Categorie: Concorso Dirigenti

L’istituto del concorso sembra superato: perché non cercare vie nuove?

Il caso del concorso a dirigente scolastico della regione Lombardia, annullato dal Tar, ha fatto indignare fin troppe persone, comprese associazioni di presidi e no, tutti col dito puntato contro chi non ha a cuore la stabilità della scuola, insinuando l’idea che una sentenza che non tenga conto di questo principio è già nella sua sostanza sbagliata, tant’è che si disquisisce sulle trasparenze delle buste, causa trainate dell’annullamento, e non già sul principio dell’uguaglianza della legge e della sua imparzialità.
Ma si discute pure sulla ricerca di nuove formule concorsuali e nuove modalità, più svelte e generose, e che garantiscano nello stesso tempo la preparazione dei candidati, individuando appunto i migliori, e la inattaccabilità delle procedure.
In ogni caso al momento c’è da dire che tutti i procedimenti e iter concorsuali messi in opera dal Miur, dal 2004 ai nostri giorni, stanno dando esiti di dubbia certezza, tant’è che i Tar di quasi tutte le regioni sono all’opera per dirimere i contrasti, a significare che qualcosa non funziona. 
In ordine di tempo il prof. Canfora ha fatto rilevare l’inadeguatezza dei testi sui Tfa che, con un po’ di buona volontà, possono rischiare anch’essi l’annullamento. Ma anche se ciò non avvenisse, aggiungiamo noi, il sacro principio del merito, che si pretende dai ragazzi e che è stata la spada della propaganda gelminiana nella scorsa legislatura, prende vie diverse, mentre il sospetto dell’intrallazzo assume le forme dello spettro di Banco.
Ci sarebbe dunque del marcio nell’istituto dei concorsi e a dirlo in questi giorni sono stati in tanti, anche quelli che si sono battuti, nel passato, perché si andasse alla soluzione definitiva, e a qualunque costo, delle procedure già avviate relativi ai concorsi a dirigente scolastico, scavalcando persino le sentenze e la Legge, come è avvenuto per esempio per il concorso del 2004, di cui ancora si correggono i compiti, già corretti all’epoca, dei candidati non ammessi all’orale.

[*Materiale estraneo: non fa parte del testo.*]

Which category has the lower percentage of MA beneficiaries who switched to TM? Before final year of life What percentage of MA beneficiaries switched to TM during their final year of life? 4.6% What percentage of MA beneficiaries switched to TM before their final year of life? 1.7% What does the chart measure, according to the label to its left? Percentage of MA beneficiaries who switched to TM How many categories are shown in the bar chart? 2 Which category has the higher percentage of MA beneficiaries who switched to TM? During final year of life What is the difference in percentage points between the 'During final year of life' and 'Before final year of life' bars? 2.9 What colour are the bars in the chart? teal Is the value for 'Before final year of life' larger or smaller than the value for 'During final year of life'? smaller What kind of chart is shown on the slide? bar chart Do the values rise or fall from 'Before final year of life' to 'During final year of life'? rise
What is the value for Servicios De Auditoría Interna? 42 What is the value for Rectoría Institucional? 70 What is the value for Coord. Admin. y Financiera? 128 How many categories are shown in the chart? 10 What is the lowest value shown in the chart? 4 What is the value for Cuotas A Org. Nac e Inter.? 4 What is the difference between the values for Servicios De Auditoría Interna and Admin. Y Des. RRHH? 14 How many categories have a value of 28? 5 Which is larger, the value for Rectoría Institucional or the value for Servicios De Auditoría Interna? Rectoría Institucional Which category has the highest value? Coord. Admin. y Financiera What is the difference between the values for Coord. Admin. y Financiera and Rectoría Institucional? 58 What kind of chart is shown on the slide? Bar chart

Sicuramente la perfezione, e quindi la certezza dell’equità della Legge e delle sue garanzie, non è di questo mondo, ma fare in modo di avvicinarsi il più possibile ad essa è stato sempre nella intenzione delle democrazie sinceramente democratiche: “è stato detto che la democrazia è la peggior forma di governo, eccezion fatta per tutte quelle altre forme che si sono sperimentate finora.” Partendo proprio da questo principio, e considerato che le scuole autonome sono delle cittadelle all’interno del sistema pubblico di istruzione, come lo sono le Universitas, la cui etimologia porta appunto all’universo che esse rappresentano, sarebbe interessante incominciare a valutare l’idea dell’elezione del preside all’interno di ciascuna “università” scolastica. Non ci sarebbe più una legittimazione concorsuale del capo d’Istituto, dubbia e imposta magari da norme ad personas, ma quella della più trasparente elezione democratica da parte dei suoi colleghi e che, similmente alla proclamazione del sindaco per il Comune, consente al preside pro tempore di fare le scelte che ritiene migliori per la “comunità” che rappresenta in nome di tutti i soggetti che, dandogli la fiducia col voto libero e democratico, vivono e operano in quella istituzione in stretta comunione di interessi e prospettive.
Le grandi innovazioni si misurano anche su questi fronti e cercando di fare della scuola un luogo di partecipazione e di confronto democratico perfino sull’indirizzo didattico e culturale che ad essa il collegio, col suo preside, vuole imprimere.